Set tasks –
1) Answer these questions using the opinion piece on Britain and Canada.
(a) Who does the piece say is in charge of the UK?
(b) How long has it been since the writer last set foot in the UK?
(c) Which country's economic and social policies is the writer curious about?
2) Give every distinct country name used in the opinion piece on Britain and Canada, headline included.

Article –
Opinion
Britain’s Collapse Is Coming—How Long Until Canada Joins Them?
The Audit
The UK is said to be in some trouble these days. Assessing the extent of the trouble might depend on who you ask. The pessimists insist that the country’s on the very brink of economic and social collapse.
The scent of chaos is strong and I’m sure having Keir Starmer in charge isn’t helping. Watching his face as he speaks leaves me with the distinct impression that the poor fellow is convinced that if he doesn’t say just the right words his blackmailers will do unspeakable things to his wife and children. At least that would explain the complete disconnect between his words and policies vs reality.
Personally, I’m not following developments that closely. I haven’t actually set foot in the UK for more than 40 years – and even then I don’t remember feeling all that welcome. But I am curious to know whether Canada’s own economic and social policies are driving us towards a similar dark fate.

Data excerpt –
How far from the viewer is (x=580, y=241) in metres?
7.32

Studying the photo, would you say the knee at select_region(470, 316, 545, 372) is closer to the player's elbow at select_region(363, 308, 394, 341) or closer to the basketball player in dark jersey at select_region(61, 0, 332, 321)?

Answers per task –
1)
(a) Keir Starmer
(b) More than 40 years
(c) Canada's

2) Britain, Canada, UK